The story is summed up nicely by Kenneth Green:
Maybe $50 Trillion is being asked for to "fix" the problem, but don't worry, you can trust them. I mean, it's not like they have data or anything, but it's an emergency. Srlsy.In a nutshell, the story is this. Canadian Steve McIntyre, co-demolisher of Michael Mann’s hockey stick chart, has been after the CRU to let him review their original climate data. For those unfamiliar with Steve, he is like a dog with a bone when it comes to data, and to validating statistical methodologies used in data representation. To come to Steve’s analytical attention is a bit like coming to the attention of a 60-Minutes news crew, only a few hundred times worse, particularly if you have anything to hide.
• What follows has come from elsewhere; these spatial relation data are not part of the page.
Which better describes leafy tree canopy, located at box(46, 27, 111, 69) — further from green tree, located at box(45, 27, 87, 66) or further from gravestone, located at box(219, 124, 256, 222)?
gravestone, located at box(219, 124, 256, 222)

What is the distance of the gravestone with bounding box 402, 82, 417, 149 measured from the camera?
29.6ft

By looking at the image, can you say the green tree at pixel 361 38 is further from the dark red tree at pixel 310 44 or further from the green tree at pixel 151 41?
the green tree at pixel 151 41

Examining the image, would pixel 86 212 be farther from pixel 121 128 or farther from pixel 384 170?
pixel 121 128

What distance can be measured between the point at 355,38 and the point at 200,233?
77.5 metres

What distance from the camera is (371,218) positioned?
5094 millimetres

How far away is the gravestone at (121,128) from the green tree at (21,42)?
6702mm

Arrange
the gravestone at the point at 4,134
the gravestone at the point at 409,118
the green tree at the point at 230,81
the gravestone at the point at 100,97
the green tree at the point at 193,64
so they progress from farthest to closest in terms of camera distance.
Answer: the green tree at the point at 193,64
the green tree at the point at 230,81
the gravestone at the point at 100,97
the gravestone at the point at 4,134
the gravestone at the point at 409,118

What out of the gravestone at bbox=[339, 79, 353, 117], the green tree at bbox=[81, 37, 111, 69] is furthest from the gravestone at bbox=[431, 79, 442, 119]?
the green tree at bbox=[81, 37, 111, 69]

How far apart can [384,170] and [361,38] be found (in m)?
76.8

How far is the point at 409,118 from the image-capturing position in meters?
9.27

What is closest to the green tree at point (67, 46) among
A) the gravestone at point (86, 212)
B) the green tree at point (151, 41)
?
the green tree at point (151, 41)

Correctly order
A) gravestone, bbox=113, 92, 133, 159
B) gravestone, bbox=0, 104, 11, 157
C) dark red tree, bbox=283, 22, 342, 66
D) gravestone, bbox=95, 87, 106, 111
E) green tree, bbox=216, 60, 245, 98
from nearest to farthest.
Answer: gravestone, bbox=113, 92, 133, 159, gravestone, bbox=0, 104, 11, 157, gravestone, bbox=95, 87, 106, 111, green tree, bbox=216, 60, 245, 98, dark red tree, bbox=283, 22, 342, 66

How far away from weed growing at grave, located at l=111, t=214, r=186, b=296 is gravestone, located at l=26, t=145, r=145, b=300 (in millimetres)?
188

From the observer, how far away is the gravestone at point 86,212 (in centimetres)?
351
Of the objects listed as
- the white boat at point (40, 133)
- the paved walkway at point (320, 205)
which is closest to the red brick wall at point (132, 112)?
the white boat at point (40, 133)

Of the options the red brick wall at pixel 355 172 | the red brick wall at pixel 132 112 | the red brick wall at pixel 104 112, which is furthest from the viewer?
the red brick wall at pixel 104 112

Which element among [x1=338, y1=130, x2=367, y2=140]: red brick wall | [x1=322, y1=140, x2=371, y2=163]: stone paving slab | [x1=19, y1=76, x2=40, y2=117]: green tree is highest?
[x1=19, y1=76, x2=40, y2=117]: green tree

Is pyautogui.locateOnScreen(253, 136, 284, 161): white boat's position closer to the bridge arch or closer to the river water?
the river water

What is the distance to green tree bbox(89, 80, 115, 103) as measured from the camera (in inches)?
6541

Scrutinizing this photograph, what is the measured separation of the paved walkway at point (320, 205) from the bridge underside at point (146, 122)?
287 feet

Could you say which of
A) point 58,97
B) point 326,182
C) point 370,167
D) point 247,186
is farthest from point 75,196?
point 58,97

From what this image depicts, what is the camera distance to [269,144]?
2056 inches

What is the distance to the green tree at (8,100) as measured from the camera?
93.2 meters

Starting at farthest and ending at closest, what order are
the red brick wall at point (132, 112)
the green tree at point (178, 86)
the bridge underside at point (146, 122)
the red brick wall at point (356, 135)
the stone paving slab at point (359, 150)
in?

So Steve politely (He is Canadian, after all) requested the climate data from CRU, only to be refused on the grounds that he is not in academia. That’s where the story gets interesting, because Roger Pielke Jr. (who IS in academia), put in his own request, and was also turned down. Not because he didn’t qualify, but because the CRU apparently didn’t bother keeping the original climate data used in compiling the first surface temperature record!
...
In other words, there is now no way to test to see whether any of the “homogenizing” that has been done to the original record biased it in any way, or whether any of the subsequent “adjustments” to the data for things like urban expansion, and such can be validated.
The questions about data quality are very, very serious, and the entire AGW debate is scientifically meaningless without an examination of the data, the methods, the mathematical models (especially the statistics, which are subtle and easy to mess up), and the source code of the climate models.
This last one in particular is an area I have relevant experience in, although we look for errors that cause security vulnerabilities. However, it's a truism that there will be at least one bug per 1000 lines of source code. How many lines of code are in the models? The process of higher math will tell us how many bugs to expect. How many of these would impact the results? You simply can't know until you look at it.
You say that the science is settled? Then give me the the data.
Thanks to Don for the pointer to post about data sets. Don knows a thing or two about data.
5 comments:
This whole thing is starting to sound a lot like organized religion: Just take our word for it, no matter how badly bent it sounds to any reasonable person.
We are not amused.
Jim
I love the denier posts :)
What do I ponder?
After hearing every year that the polar ice is melting away oh so rapidly, and that sea levels will surely swamp all the costal areas - I'm wondering just how many summers will continue to pass without NYC going under before one of the mouth breathers starts to scratch their heads and put 2+2 together.
Paladin, I don't think that most of them want to re-examine their premises. I think that Reflectoscope is right. It's not about saving the world; it's about controlling it.
I came across some website that noticed the location of many of these thermometer-stations, and how they were built. How they were near (or surrounded by) sources of heat like out in an asphalt parking lot, or located up on a south-facing wall.
DirtCrashr, I think you may be referring to ClimateAudit. They're in my Science blogroll.